Your task:
The word to look for is "binary". Report every line of the entries below that has it.

Entries supplied:

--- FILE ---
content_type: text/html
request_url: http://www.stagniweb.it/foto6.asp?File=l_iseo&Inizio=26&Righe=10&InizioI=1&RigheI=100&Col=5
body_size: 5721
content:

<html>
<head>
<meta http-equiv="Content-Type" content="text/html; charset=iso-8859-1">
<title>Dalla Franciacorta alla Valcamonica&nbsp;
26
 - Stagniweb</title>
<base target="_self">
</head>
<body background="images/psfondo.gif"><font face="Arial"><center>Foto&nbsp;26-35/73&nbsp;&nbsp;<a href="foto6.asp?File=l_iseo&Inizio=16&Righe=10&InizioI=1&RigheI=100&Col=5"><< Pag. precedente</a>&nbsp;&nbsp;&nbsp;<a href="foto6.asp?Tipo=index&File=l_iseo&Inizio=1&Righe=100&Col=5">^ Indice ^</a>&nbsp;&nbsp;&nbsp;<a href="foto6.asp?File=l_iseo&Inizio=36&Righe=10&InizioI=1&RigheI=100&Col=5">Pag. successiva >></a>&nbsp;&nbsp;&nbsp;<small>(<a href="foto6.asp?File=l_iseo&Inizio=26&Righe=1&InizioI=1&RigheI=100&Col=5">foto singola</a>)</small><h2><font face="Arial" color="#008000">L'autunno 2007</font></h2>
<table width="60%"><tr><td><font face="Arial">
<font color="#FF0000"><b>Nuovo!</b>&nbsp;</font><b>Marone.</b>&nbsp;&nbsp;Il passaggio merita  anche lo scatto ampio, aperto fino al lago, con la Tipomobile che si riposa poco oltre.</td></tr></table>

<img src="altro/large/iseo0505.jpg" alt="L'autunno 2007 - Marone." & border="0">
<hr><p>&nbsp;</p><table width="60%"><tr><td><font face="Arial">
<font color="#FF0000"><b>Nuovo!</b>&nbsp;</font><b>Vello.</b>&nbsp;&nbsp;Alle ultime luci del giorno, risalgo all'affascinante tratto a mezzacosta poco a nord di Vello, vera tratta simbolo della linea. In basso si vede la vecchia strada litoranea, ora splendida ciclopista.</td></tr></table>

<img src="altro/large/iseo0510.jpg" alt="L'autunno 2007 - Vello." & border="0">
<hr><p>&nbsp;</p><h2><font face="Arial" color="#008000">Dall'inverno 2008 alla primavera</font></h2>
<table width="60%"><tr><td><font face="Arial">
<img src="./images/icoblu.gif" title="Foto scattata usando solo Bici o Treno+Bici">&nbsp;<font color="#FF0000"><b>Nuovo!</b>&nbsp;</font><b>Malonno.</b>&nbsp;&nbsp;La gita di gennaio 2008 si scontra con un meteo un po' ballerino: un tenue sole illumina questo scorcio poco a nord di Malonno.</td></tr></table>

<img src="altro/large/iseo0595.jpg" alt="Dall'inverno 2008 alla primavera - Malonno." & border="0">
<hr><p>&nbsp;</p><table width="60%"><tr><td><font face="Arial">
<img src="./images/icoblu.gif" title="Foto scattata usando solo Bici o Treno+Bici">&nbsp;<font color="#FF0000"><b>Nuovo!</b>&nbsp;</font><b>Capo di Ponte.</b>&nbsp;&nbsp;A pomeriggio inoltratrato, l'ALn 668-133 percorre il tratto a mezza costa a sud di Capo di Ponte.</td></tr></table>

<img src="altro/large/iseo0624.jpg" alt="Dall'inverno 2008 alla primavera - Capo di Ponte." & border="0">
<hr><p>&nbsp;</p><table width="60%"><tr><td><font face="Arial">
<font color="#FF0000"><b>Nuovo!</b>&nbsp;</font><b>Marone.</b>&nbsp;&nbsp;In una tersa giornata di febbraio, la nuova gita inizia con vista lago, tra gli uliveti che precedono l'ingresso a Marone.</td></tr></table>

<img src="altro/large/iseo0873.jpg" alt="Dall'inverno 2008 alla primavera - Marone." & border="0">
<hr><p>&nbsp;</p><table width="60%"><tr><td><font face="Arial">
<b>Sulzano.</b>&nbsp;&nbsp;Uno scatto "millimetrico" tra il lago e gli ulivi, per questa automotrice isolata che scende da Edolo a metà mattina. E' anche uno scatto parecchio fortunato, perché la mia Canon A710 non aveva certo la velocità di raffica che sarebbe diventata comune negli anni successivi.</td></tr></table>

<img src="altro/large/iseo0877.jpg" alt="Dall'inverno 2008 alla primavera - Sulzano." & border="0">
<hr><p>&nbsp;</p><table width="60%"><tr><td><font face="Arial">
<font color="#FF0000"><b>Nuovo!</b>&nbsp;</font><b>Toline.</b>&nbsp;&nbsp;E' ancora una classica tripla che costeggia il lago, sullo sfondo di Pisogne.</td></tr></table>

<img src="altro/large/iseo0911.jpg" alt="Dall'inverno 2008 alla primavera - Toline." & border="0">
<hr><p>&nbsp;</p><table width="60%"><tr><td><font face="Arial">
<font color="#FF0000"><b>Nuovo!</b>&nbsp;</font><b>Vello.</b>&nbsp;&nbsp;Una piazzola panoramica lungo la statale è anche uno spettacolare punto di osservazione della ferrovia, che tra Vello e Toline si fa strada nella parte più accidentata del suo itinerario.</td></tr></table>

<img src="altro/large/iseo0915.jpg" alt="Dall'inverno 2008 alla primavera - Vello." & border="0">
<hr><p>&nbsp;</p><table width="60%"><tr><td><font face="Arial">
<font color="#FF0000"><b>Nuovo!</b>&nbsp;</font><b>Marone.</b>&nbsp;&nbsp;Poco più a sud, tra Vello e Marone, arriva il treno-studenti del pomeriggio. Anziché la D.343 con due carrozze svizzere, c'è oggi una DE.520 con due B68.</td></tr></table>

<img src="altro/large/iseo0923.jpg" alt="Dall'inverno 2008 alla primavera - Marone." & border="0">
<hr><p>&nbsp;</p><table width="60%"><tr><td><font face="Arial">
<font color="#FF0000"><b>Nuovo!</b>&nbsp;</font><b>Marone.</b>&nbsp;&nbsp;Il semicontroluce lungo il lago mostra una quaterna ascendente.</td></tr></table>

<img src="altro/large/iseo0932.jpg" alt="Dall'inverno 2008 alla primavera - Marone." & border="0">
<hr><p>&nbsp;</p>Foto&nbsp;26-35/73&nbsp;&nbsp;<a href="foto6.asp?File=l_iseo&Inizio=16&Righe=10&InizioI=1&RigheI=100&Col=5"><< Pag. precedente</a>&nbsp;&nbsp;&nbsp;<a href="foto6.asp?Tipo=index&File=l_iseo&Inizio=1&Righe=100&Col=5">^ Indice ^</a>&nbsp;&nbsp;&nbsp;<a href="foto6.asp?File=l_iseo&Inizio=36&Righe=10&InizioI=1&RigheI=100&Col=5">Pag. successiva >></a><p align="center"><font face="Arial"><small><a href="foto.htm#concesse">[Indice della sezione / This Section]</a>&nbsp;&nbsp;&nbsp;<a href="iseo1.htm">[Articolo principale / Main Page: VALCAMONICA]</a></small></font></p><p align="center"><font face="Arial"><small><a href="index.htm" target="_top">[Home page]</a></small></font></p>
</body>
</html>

* * *
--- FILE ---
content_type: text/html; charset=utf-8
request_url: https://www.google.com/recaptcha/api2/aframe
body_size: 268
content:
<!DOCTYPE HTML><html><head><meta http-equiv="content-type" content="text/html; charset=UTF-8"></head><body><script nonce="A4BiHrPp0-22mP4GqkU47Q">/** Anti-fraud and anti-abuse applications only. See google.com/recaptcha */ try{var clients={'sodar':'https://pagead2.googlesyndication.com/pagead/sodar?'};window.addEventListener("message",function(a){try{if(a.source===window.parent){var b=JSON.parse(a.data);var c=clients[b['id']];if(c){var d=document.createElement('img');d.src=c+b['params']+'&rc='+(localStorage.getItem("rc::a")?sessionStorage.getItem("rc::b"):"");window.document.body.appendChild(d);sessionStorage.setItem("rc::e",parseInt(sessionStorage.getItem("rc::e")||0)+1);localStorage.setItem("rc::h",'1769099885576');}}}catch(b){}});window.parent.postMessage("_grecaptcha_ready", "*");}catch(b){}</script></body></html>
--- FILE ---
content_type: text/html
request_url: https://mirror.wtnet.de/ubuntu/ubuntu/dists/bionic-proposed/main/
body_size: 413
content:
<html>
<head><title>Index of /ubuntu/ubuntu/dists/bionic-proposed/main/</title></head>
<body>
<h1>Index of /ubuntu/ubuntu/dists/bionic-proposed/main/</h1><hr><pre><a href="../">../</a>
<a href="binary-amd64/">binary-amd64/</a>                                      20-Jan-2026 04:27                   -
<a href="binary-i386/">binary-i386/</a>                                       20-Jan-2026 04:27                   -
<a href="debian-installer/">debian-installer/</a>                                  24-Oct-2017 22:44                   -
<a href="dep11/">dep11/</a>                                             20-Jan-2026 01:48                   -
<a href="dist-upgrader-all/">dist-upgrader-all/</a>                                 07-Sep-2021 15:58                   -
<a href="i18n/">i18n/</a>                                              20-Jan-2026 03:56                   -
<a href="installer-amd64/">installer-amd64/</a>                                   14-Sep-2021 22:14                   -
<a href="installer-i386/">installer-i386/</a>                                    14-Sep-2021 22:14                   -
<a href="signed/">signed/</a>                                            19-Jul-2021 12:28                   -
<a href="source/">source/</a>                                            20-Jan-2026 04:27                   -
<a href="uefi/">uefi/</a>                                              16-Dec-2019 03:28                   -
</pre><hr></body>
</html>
--
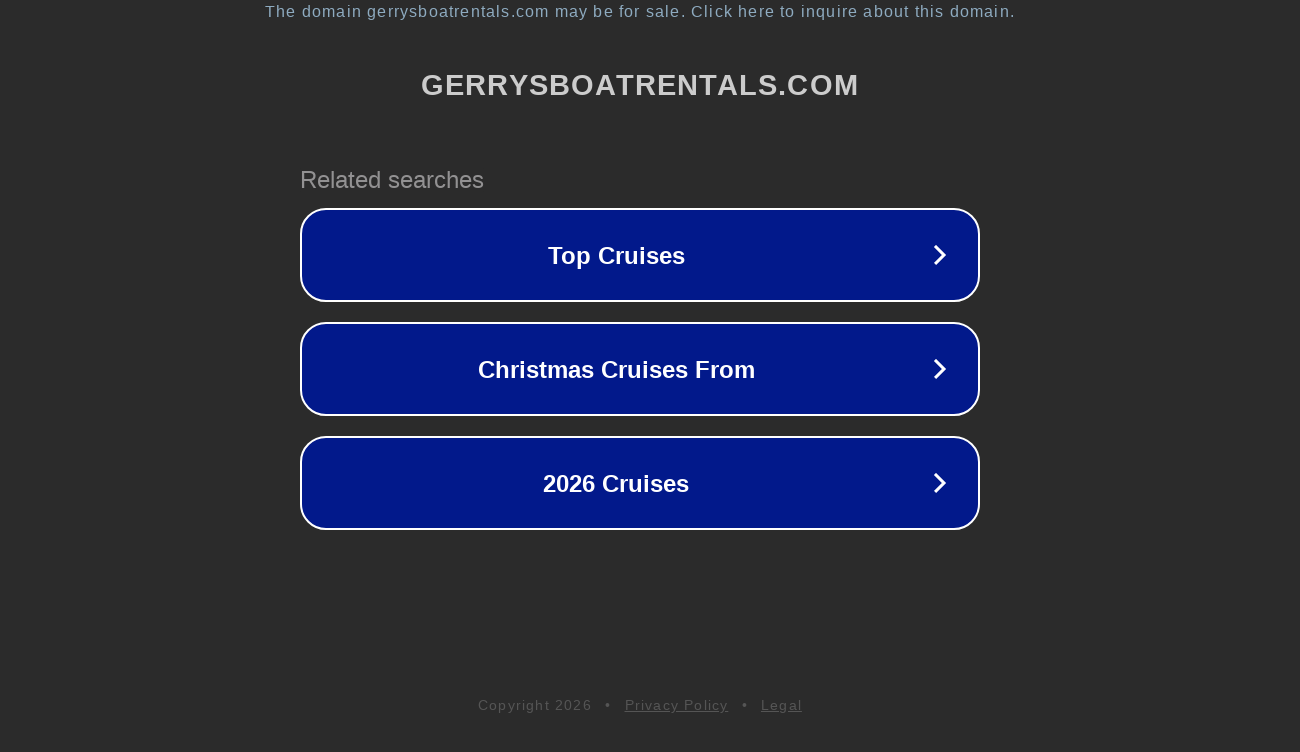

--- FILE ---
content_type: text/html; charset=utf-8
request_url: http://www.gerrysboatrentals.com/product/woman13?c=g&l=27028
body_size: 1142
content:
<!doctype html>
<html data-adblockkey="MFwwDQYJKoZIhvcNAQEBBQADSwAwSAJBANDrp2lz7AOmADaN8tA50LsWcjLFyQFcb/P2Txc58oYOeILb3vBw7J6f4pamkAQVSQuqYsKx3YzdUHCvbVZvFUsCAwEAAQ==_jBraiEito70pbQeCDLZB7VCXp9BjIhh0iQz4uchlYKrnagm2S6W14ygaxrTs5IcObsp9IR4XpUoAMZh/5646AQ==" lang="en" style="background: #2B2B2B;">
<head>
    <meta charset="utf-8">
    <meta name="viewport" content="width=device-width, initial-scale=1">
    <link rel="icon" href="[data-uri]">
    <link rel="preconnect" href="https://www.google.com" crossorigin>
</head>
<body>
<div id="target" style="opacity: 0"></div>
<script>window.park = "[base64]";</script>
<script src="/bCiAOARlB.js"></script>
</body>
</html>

Exercise result:
<a href="binary-amd64/">binary-amd64/</a>                                      20-Jan-2026 04:27                   -
<a href="binary-i386/">binary-i386/</a>                                       20-Jan-2026 04:27                   -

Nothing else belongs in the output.